Qu’est-ce que le refus d’Emmanuel Macron de se contenter de la démission de Gabriel Attal ?

Un merveilleux flou règne dès la deuxième circulaire des élections législatives et une question est sur toutes les lèvres : « Qui va gouverner ? »Le chef de l’Etat a déclaré qu’il aimait « attendre la structuration de la nouvelle Assemblée nationale pour prendre des décisions [. . . ], conformément à la tradition républicaine ». C’est lui qui nomme le Premier ministre en vertu de l’article 8 de la Constitution. Aucun calendrier n’est imposé à sa décision.

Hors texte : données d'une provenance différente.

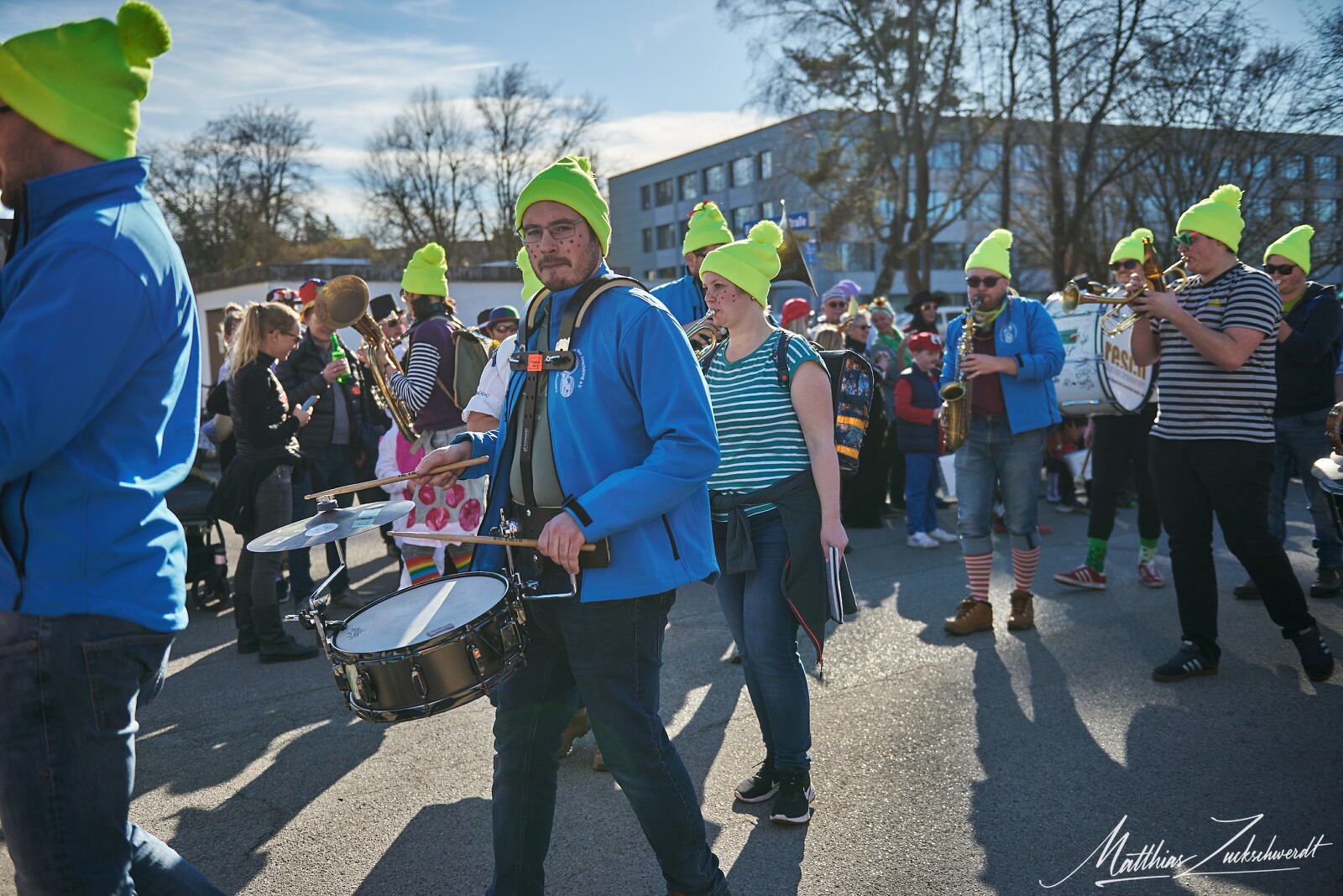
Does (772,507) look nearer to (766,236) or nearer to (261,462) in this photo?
(766,236)

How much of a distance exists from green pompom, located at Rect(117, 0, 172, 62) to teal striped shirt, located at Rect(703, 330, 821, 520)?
2166 mm

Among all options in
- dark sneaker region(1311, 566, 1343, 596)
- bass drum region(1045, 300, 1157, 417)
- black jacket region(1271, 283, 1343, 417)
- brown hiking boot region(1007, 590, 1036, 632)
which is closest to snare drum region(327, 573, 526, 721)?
brown hiking boot region(1007, 590, 1036, 632)

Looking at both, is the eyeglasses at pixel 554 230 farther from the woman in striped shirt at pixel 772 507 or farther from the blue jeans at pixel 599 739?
the woman in striped shirt at pixel 772 507

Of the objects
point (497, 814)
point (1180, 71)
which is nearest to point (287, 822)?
point (497, 814)

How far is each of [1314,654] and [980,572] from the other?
175 centimetres

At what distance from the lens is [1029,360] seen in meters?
5.61

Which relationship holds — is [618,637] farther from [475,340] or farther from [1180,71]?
[1180,71]

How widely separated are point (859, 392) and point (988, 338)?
2089mm

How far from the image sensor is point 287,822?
12.2 ft

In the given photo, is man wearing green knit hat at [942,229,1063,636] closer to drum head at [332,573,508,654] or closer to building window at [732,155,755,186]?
drum head at [332,573,508,654]

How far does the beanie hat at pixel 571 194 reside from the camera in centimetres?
260

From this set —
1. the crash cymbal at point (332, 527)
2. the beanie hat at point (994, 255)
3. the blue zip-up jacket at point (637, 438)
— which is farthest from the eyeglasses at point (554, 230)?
the beanie hat at point (994, 255)

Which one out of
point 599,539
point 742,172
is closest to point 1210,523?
point 599,539

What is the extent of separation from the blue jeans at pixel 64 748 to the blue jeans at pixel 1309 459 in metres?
6.60
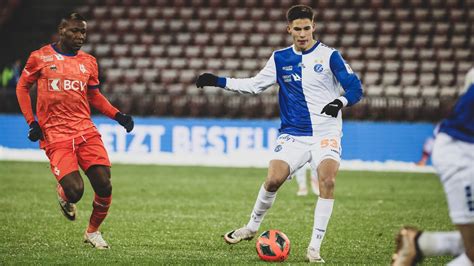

Rien n’oblige Gabriel Attal à quitter immédiatement son poste. Or, « la tradition républicaine veut que le ministre démissionne après les élections législatives », explique la constitutionnaliste Anne Levade, professeure de droit public à l’université Paris-1 Panthéon-Sorbonne. Une démission que l’utilisateur concerné a présentée lundi à Emmanuel Macron, mais qu’il a rejetée. Gabriel Attal a été prolongé dans ses fonctions « pour l’instant » afin de « garantir la stabilité du pays », avait rapporté l’Elysée à l’époque.

Le Premier ministre ne « démissionne donc pas », puisque le chef de l’Etat l’a « maintenu », assure l’entourage d’Emmanuel Macron. Il conserve ses prérogatives de « pleine fonction » et n’accélère pas les « affaires courantes ». Un gouvernement qui démissionne et accélère les « Affaires courantes » ne peut pas prendre de mesures à effet budgétaire ni introduire de dépenses et, s’il dépasse ses fonctions, ses décisions peuvent être annulées par le Conseil d’État.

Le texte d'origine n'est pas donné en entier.